Eh, can't finish right now.

EDIT: OK. Continuing with the story, the only read 'bad' guys are the Others. Pretty much scary zombie-type things that a lot of people believe to be just myths.

Subject matter/themes... There is a lot of political intrigue, treachery, military stuff, amazing characters. What I meant by 'unforgiving' in my original post was that, if a character makes a mistake, they are about as good as dead. There is no place for epic heroes and honor. If you're honorable, you're probably going to get fucked over.

So in essence, I guess the thing that stands out most is the _realism _of the series. Anything can happen, to any character.

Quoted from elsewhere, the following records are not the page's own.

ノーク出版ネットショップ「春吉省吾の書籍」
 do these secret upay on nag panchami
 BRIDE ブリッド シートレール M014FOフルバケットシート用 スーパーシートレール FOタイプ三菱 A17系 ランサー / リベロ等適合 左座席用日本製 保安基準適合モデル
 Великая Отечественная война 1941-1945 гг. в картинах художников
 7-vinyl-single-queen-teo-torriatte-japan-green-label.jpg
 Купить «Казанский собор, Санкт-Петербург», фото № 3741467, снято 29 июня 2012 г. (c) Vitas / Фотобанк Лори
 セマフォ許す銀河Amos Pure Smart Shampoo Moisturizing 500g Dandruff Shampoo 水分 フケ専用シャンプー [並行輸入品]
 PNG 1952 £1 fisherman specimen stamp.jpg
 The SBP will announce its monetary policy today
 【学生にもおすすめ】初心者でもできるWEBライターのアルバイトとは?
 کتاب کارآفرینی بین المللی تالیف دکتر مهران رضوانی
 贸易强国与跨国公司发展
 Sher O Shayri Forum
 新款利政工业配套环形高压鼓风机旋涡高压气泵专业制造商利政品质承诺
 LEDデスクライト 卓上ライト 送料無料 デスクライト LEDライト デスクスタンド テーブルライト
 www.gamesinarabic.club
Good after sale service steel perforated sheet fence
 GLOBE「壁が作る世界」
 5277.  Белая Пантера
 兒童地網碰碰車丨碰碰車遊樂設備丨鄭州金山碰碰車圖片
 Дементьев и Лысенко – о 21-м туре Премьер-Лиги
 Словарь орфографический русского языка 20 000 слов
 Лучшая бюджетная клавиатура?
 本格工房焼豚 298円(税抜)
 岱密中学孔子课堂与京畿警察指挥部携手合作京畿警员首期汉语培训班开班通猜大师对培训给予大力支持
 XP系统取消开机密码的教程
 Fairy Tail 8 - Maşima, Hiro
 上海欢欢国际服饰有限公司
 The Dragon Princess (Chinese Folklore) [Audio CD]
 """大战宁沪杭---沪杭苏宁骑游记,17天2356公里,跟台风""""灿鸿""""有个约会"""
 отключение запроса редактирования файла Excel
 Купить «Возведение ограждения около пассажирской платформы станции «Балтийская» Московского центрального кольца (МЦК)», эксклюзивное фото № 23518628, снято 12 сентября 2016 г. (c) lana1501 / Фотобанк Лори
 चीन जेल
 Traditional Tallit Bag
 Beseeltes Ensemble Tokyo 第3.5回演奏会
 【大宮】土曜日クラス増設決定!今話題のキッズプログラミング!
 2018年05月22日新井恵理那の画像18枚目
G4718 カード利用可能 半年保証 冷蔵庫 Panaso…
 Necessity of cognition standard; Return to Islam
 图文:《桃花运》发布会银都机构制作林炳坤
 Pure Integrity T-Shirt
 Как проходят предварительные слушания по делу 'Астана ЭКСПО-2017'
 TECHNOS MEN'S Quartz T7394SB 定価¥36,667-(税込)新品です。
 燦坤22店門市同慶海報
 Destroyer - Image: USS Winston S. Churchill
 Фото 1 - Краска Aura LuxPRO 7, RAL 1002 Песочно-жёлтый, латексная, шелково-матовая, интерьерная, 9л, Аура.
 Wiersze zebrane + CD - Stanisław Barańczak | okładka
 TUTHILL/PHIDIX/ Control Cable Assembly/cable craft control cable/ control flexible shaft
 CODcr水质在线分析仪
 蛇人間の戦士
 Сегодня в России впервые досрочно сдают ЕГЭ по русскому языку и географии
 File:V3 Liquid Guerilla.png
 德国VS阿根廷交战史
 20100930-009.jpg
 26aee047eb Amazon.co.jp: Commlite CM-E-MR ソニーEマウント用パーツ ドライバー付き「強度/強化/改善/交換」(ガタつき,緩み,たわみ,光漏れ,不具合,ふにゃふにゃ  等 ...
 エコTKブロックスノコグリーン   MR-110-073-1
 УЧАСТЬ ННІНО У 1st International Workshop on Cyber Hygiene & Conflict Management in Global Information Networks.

> Critics have described Martin's work as dark and cynical.His first novel, _Dying of the Light_, set the tone for most of his future work; it is set on a mostly abandoned planet that is slowly becoming uninhabitable as it moves away from its sun. This story, and many of Martin's others, have a strong sense of melancholy. His characters are often unhappy, or at least unsatisfied - trying to stay idealistic in a ruthless world. Many have elements of tragic heroes in them. Reviewer T. M. Wagner writes, "Let it never be said Martin doesn't share Shakespeare's fondness for the senselessly tragic." This gloominess can be an obstacle for some readers. The Inchoatus Group writes, "If this absence of joy is going to trouble you, or you’re looking for something more affirming, then you should probably seek elsewhere."
> 
> Martin's characters are multi-faceted, each with surprisingly intricate pasts, inspirations, and ambitions. _Publisher's Weekly_ writes of his on-going epic fantasy _A Song of Ice and Fire_ "The complexity of characters such as Daenarys [sic], Arya and the Kingslayer will keep readers turning even the vast number of pages contained in this volume, for the author, like Tolkien or Jordan, makes us care about their fates." No one is given an unrealistic string of luck, however, so misfortune, injury, and death (and even false death) can befall _any_ character, major or minor, no matter how attached the reader has become. Martin has described his penchant for killing off important characters as being necessary for the story's depth: "...when my characters are in danger, I want you to be afraid to turn the page, (so) you need to show right from the beginning that you're playing for keeps."


----------



## krwheel (Dec 5, 2008)

I'm not a fantasy person myself, but I've read the four that Martin has put out so far in this series. He needs to hurry up and get Dragons done!!!!! I'm dying!!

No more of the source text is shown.